The thing is--everyone's heard the statistic about how it takes seven tries to leave an abuser before it actually sticks. But what I think's missing for people that haven't lived it themselves is just exactly what that process looks like, because real life isn't scripted for TV, and if you haven't been there yourself you just don't know since the entire foundation of abusive relationships is keeping secrets and telling lies and making excuses. Covering tracks for the shitty person that's dragging you down.

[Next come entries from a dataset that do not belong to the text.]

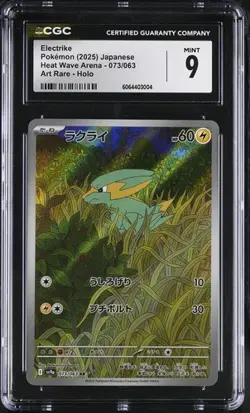 CGC Mint 9: Electrike (073/063) Pokemon Heat Wave Arena (Japanese) - Image 1
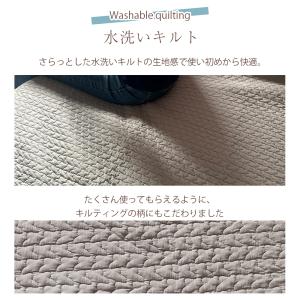 敷きパッド シングル 綿 綿100% イブル ...の詳細画像4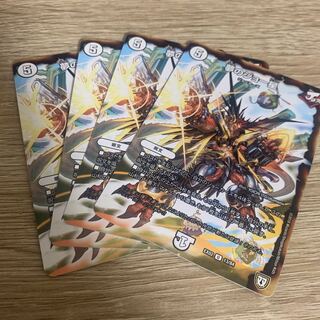 夢のジョー星 4枚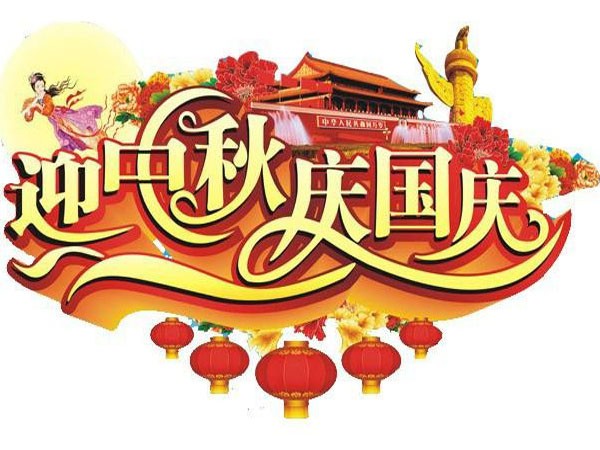 國(guó)慶節(jié)、中秋節(jié)放假通知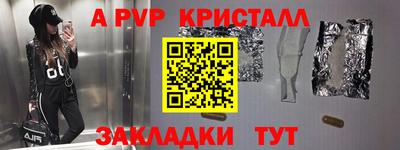 mdpv Моздок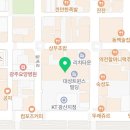오리궁뎅이 첨단점 이미지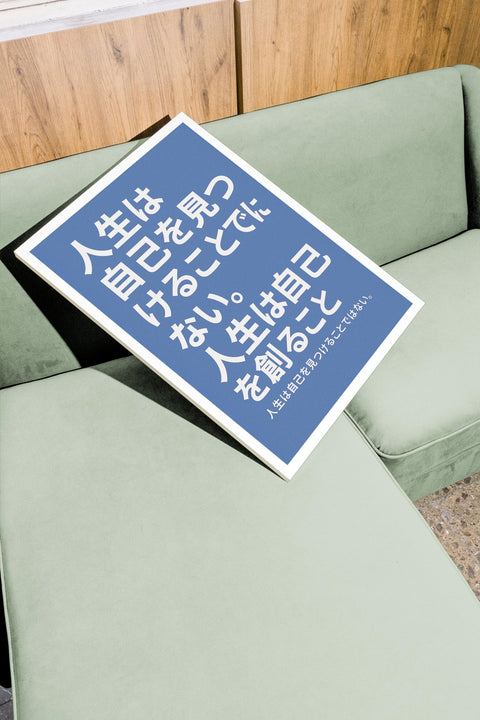 Create Yourself No.3 - FrenzyFrame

Phases of the Moon #5 is Stacey-Marie's novel-length zine about how it's easy to get in, but it's so hard to leave. It's about addiction and recovery in fits and starts and failed accountability, and the recovery framework available for people when money's a concern, and how bad people in the scene (and life, and anywhere) sometimes play off a victim's morals to make them the problem and not how the bad people are doing bad things. It's about loving somebody and knowing that's a problem, and loving somebody and being frustrated with them, and loving somebody who's hellbent on running you both aground & blaming yourself when you can't stop everything from crashing & burning, and loving somebody but also not loving them at all anymore, actually, but god why can't I just go.

At 120 pages, this is a heavy zine both physically & emotionally, but well-worth every page.

By Stacey-Marie Piotrowski. Half size (5.5 x 8.5), typed, thread-bound & super text-heavy with some b&w photos/illustrations, and comes with trigger warnings for abuse, alcoholism, and drug use. Stay safe out there, babies.